7 de janeiro de 2007

Ao volante

Guiava na serra, no meio do nevoeiro baixo e escuro, na estrada sem luz. Uns quantos carros passavam também por ali; via bem as luzes; as vermelhas daquele serpenteando um pouco mais além e os raios brancos tímidos, daquele outro que se cruzou comigo.

E, entretanto, vieste de novo ter comigo. Tolice, não tu em pessoa. Isso não era possível, ali, no meio de nada [aliás, nem no meio de alguma coisa seria…]. Porém, senti-te tão perto… e aos sonhos [sei agora que nada mais eram do que “futuros” imaginados, sem fundamento além da imaginação de anos passados] a que demos voz, corpo e sei lá mais o quê; mesmo quando não os desenhávamos nas conversas nem pintávamos com cores berrantes.

Ouvi que já não falava da mesma maneira das coisas que dantes fazia ganharem novo fôlego ou empolgarem quem me escutava. [Ah, ah, ah! Não devia rir assim…] Ouvi isto num dia destes, sem número e, com e como a sensação de ti, também estas palavras ecoaram, naquela viagem até sítio nenhum. Sabes, se estivesses por cá talvez te tivesse contado desta grande apreciação que fizeram da minha perda. E, daí, talvez não precisasse; verias por ti essa ausência, olhar-me-ias e eu saberia então que era visível o que jamais voltaria a ser igual.
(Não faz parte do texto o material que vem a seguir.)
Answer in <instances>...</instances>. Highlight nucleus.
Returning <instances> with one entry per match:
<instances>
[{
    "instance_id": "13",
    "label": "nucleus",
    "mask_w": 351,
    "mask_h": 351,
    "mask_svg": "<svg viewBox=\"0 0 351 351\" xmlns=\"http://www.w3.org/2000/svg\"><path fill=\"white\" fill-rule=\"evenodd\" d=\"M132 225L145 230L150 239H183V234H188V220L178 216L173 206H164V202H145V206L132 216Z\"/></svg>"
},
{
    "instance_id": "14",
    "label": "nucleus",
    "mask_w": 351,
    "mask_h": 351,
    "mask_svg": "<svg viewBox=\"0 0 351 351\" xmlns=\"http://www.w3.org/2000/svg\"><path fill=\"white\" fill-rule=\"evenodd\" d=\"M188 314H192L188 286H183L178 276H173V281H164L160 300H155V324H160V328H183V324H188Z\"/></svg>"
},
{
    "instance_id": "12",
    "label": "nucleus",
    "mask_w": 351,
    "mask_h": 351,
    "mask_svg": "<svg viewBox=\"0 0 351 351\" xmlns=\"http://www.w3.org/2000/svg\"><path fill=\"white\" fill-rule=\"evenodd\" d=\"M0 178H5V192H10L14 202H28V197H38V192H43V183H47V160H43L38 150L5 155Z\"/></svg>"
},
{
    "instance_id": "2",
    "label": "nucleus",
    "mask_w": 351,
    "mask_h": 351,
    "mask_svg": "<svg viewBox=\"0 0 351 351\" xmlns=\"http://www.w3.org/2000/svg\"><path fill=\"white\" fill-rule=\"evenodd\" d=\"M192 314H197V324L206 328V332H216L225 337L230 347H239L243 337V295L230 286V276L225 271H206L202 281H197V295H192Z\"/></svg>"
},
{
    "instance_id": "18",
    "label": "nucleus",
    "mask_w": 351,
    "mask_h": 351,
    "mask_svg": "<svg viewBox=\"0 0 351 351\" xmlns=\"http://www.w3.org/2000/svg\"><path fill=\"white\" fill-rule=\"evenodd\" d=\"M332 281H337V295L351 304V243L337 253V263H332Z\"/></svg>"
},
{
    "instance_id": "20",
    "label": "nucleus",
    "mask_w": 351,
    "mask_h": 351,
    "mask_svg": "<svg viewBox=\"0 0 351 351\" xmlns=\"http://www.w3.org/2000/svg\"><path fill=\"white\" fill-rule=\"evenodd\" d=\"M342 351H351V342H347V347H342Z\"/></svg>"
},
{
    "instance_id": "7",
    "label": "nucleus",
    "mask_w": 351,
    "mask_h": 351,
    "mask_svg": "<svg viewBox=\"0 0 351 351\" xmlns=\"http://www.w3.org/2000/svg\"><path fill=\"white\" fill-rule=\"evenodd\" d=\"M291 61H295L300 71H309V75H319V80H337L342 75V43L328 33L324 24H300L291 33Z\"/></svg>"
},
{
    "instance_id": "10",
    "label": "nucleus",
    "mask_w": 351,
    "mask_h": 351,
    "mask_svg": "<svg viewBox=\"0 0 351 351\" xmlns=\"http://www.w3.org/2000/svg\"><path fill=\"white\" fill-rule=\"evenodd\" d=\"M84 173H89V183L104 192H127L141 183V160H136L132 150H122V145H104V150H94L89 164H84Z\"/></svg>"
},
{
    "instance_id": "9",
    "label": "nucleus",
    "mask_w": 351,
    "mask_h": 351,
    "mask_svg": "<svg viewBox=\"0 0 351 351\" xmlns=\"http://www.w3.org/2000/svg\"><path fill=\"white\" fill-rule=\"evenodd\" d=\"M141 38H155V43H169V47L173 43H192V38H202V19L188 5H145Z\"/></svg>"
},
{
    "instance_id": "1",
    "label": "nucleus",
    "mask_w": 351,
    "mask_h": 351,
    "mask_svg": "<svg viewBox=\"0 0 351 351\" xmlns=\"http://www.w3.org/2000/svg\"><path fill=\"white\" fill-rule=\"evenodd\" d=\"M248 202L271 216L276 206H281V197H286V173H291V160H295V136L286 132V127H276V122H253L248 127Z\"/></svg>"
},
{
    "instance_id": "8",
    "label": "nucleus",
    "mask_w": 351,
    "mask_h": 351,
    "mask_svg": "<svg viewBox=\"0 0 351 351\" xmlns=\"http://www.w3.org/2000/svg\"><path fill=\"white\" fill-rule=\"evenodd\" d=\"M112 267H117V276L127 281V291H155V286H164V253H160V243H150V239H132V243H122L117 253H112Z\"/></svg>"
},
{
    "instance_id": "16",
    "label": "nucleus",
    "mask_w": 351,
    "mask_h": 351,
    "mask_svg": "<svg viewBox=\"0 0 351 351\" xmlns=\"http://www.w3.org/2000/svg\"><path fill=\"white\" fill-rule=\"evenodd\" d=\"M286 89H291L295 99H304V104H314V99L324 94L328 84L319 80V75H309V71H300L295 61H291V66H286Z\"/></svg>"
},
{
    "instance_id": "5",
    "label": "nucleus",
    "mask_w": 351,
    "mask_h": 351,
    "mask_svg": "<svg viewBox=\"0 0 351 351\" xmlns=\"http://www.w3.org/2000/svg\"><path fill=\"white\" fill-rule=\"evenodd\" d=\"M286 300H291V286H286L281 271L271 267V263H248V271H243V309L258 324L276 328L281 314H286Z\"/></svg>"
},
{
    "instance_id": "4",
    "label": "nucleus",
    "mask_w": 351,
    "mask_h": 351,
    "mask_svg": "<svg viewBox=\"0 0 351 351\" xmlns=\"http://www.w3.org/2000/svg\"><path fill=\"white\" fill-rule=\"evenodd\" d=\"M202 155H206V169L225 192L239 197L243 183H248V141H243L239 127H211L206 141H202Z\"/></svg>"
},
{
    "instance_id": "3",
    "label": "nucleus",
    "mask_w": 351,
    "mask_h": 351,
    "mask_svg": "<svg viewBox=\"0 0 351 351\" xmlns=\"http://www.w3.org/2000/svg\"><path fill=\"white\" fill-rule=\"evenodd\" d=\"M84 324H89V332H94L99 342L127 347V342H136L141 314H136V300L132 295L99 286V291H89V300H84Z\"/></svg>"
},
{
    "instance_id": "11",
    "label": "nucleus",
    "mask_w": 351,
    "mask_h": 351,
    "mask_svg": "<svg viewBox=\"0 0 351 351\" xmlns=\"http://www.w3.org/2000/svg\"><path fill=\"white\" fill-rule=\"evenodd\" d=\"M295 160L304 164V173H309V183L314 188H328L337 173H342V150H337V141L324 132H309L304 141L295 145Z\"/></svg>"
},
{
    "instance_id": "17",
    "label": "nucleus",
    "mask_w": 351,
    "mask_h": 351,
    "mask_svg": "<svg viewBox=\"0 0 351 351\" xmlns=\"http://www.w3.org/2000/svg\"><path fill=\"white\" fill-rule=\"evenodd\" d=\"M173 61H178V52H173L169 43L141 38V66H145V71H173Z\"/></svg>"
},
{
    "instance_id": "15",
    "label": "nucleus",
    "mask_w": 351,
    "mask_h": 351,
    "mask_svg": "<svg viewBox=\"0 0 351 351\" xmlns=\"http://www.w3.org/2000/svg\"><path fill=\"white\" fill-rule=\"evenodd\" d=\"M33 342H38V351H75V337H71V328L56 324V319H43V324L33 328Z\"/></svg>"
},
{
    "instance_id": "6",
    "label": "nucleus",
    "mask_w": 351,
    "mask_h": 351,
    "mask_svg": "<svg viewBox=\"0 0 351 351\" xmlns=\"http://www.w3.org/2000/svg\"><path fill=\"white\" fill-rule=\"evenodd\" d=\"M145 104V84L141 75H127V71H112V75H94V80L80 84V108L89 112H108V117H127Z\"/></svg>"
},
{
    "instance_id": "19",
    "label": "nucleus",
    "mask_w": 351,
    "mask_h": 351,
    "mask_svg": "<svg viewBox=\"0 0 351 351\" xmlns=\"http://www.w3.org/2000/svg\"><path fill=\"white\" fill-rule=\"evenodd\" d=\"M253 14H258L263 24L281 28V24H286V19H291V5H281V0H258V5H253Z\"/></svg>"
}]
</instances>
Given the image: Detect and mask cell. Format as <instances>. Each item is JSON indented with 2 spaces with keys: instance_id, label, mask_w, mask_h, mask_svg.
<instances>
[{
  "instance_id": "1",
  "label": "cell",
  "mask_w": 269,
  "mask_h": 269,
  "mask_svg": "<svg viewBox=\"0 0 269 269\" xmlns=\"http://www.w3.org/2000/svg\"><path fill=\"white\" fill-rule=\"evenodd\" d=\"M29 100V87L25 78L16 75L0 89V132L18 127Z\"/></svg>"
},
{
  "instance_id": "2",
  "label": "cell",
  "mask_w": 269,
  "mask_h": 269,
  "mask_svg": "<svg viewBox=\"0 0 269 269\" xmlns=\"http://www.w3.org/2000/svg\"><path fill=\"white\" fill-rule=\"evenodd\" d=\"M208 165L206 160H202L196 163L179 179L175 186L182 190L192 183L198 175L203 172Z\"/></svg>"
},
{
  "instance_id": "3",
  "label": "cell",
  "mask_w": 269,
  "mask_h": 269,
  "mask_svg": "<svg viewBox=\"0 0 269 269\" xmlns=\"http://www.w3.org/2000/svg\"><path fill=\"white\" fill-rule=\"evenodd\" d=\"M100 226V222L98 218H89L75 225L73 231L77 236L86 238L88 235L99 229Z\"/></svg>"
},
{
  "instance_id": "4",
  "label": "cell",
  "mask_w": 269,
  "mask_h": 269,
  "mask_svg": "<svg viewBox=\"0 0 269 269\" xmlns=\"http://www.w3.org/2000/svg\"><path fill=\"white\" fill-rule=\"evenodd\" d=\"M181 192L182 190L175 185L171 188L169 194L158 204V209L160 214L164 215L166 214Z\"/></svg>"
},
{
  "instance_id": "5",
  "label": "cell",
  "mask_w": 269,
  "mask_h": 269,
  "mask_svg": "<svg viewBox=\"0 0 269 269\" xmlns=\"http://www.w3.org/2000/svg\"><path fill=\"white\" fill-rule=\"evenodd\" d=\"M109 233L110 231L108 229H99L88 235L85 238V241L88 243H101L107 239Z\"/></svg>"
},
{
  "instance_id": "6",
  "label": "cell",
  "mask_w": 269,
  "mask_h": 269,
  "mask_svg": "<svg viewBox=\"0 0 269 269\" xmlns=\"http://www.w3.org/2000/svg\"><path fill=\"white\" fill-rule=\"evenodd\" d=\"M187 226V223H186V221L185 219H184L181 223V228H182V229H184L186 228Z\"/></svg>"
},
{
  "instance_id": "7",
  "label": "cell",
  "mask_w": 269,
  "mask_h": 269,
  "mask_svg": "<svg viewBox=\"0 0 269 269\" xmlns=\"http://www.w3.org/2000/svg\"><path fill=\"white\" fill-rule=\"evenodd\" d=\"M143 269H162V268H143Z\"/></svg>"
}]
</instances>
Mas não estás e não lamento que durmas agora numas coordenadas diferentes. Afinal, estás onde te levou o caminho do sonho. Sim, aquele que partilhaste há tanto, tanto tempo. Olho a estrada e, com a sensação de ti, vem até mim cada tarde e noite sem fim; quando representavas para uma plateia imaginária, cantavas para clarear a voz, declamavas pelo simples prazer de sentir as palavras dentro de ti.

No meio daquele arvoredo queimado e sem cor, outras tantas fracções de momento chegam e partem, desligando o meu pensamento inconstante, do som que se escapa do cd. Arrependimento, mágoa, pena, desilusão, raiva, tristeza. Tudo num instante pleno de… saudade.

Saudade do tempo em que aqueles sonhos ainda eram possíveis sobre as mantas do meu sótão.
Saudade das horas de indecisão que gostaria de ter levado p’ro futuro de maneira diferente, apenas para ter saído daqui e vivido sem a sombra do que era conhecido.

Não se deve pegar no carro embriagado… e a mim pareceu-me, num rasgo de sapiência, que a consciência estava a pregar-me partidas. Solução? Avançar uma música, aumentar o volume e deixar-te partir e ao que quiseste que te contasse, assim, à distância. Porque, no fundo, tudo aconteceu para que voltássemos a falar, ou não?

Descendo a encosta, olhando as passadeiras escondidas, as ruelas vindas do nada e os gatos assustados, escutando de novo a música companheira… não, outra vez não! Outra espécie de pensamento intrusivo!

Será que se pode viver sempre em paixão? Terá ela sempre que desaparecer para dar lugar a qualquer outra coisa? Ou não será preciso amordaçar e asfixiar a paixão, mesmo se e/ou quando, a outra coisa que nem me atrevo a nomear [não sei o que seja], decidir que é altura de tomar o seu lugar?

Bem, é o portão grande.
Cheguei.

1 comentário:

jumpman disse...

Uma viagem diferente. Com uma companhia especial.

Acredito que não se deva amordaçar a paixão. Mas sei que é difícil tal não acontecer. Especialmente quando percebemos que as coisas foram perdidas..

E sim, fica a saudade de outros tempos, em que tudo era possível e talvez fossemos invencíveis.

A solução? Não existe. Ou existe, consoante cada um de nós.

Uma certeza? Continuar ao volante, quem sabe de vez em quando acompanhada por essa presença que vem de outras coordenadas.